“The other evening we were together in considerable number in the big room on the ground floor where the guests unite to play little games, sing and even occasionally to dance. Mamma Bachellery had just accompanied Bébé in a cavatina from an opera—you know ‘we’ want to enter the opera; in fact, we have come to Arvillard to ‘cure up our voice for that’ according to the elegant expression of the mother. All of a sudden the door opened and the princess made her appearance, with that grand air which is her own—near her end but elegant, wrapped in the lace mantle which hides the terrible and significant narrowness of her shoulders. The little girl and the father followed.

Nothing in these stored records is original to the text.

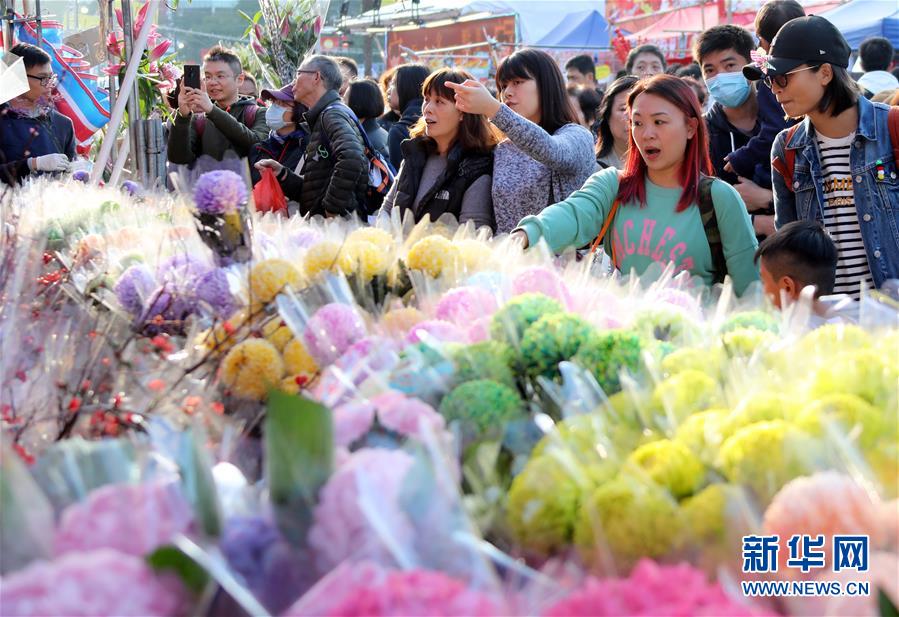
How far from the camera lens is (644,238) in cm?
272

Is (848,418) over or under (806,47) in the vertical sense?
under

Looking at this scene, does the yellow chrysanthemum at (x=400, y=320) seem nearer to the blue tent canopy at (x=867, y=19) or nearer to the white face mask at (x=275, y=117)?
the white face mask at (x=275, y=117)

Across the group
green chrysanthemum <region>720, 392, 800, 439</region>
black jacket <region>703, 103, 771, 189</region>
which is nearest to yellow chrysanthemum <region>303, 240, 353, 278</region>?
green chrysanthemum <region>720, 392, 800, 439</region>

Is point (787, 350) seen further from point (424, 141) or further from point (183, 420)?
point (424, 141)

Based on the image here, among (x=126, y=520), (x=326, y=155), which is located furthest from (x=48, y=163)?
(x=126, y=520)

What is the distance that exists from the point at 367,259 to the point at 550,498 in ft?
3.13

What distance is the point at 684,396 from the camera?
3.82 feet

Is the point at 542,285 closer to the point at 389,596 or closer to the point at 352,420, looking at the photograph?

“‘Go on, I beg of you—’ coughed the poor woman.
“And would you believe it? that idiot of a little singer must choose out of all her repertory the most harrowing, the most sentimental ballad ‘Vorrei morir,’ something like our ‘Dying Leaves’ in Italian, a ballad of a sick woman who fixes the date of her death in autumn, in order to give herself the illusion that all nature will die along with her, enveloped in the first autumnal fog as in a winding sheet!
“‘Vorrei morir nella stagion dell’ anno.’

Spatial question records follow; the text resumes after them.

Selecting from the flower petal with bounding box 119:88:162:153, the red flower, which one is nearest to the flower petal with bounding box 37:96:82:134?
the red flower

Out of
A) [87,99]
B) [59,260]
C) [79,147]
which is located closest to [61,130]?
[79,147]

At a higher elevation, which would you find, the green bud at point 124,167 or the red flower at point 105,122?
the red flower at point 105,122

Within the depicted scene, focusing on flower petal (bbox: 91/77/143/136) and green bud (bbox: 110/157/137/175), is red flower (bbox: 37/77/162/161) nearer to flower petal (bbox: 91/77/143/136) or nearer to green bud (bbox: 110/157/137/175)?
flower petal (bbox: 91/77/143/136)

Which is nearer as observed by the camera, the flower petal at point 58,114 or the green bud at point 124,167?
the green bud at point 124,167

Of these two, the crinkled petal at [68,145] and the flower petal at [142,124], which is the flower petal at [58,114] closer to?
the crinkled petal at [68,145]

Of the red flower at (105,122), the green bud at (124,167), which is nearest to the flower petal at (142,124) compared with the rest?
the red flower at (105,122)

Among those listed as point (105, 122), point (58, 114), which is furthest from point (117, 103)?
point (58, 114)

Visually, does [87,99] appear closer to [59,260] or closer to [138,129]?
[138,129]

(Oh! let me pass away when dies the year.)
“It is a graceful air, but with a sadness in it which is increased by the caressing sound of the Italian words; and there in the middle of that big drawing-room, into which penetrated all sorts of perfumes through the open window, the little breezes, too, and the freshness of a fine summer night, this longing to live on until autumn, this truce and surcease asked of the malady took on something too poignant to bear. Without saying a word, the princess stood up and quickly left the room. In the shadows of the garden I heard a sob, one long sob, then the voice of a man scolding, and then those tearful complaints which a child makes when it sees its mother sorrowing.

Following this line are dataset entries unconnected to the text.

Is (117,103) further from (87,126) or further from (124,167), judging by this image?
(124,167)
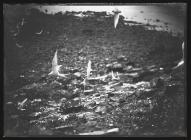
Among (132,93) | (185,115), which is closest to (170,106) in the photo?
(185,115)

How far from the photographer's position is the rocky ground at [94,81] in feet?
7.28

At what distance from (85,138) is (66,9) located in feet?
2.76

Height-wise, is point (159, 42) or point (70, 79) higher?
point (159, 42)

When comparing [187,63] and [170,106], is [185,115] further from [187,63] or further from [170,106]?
[187,63]

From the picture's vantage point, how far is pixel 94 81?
2244 mm

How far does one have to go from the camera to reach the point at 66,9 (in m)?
2.25

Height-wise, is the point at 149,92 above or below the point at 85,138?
above

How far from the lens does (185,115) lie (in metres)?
2.22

“That is the mournfulness of such watering-places: these miseries concerning health which meet one everywhere, these persistent coughs scarcely deadened by the hotel partitions, these precautions taken with handkerchiefs pressed upon the mouth in order to keep off the air, these chats and confidences, the miserable meaning of which one divines from the hand moving toward the chest or toward the back near the shoulder-blade, from the sleepy manner, the dragging gait and the fixed idea of misfortune.
“Mamma, poor mamma, who knows the stages in sickness of the lungs, says that at Eaux-Bonnes or at Mont Dore it is a very different thing from what it is here. To Arvillard people send only convalescents like myself or else desperate cases for which nothing can do any more good. Luckily at our hotel Alpes Dauphinoises we have only three sick persons of that sort, the princess and two young Lyon people, brother and sister, orphans and very rich, they say, who appear to be on their last legs; especially the sister, with that pallid complexion of the Lyon women, as if seen under water; she’s wound up in morning gowns and knit shawls, without one jewel or ribbon—not a single glimpse of coquetry about her!
“She looks poverty-stricken, that rich girl; she is certainly lost and she knows it; she is in despair and abandons herself to despair. On the other hand, in the bent figure of the young man, tightly squeezed into a fashionable jacket, there is a certain terrible determination to live, an incredible force of resistance to the malady.
“‘My sister has no spring in her—but I have plenty!’ said he the other day at the table d’hôte, in a voice quite eaten away, which is as difficult to hear as the ut note of Vauters the diva when she sings. And the fact is, he does have springs in the most surprising way; he is the make-fun of the hotel, the organizer of games, card-parties and excursions; he goes out riding and driving in sleds, that kind of little sled laden with fagots on which the mountaineers of this country toboggan you down the steepest slopes; he waltzes and fences, shaken with the terrible spasms of coughing which never stop him for a moment.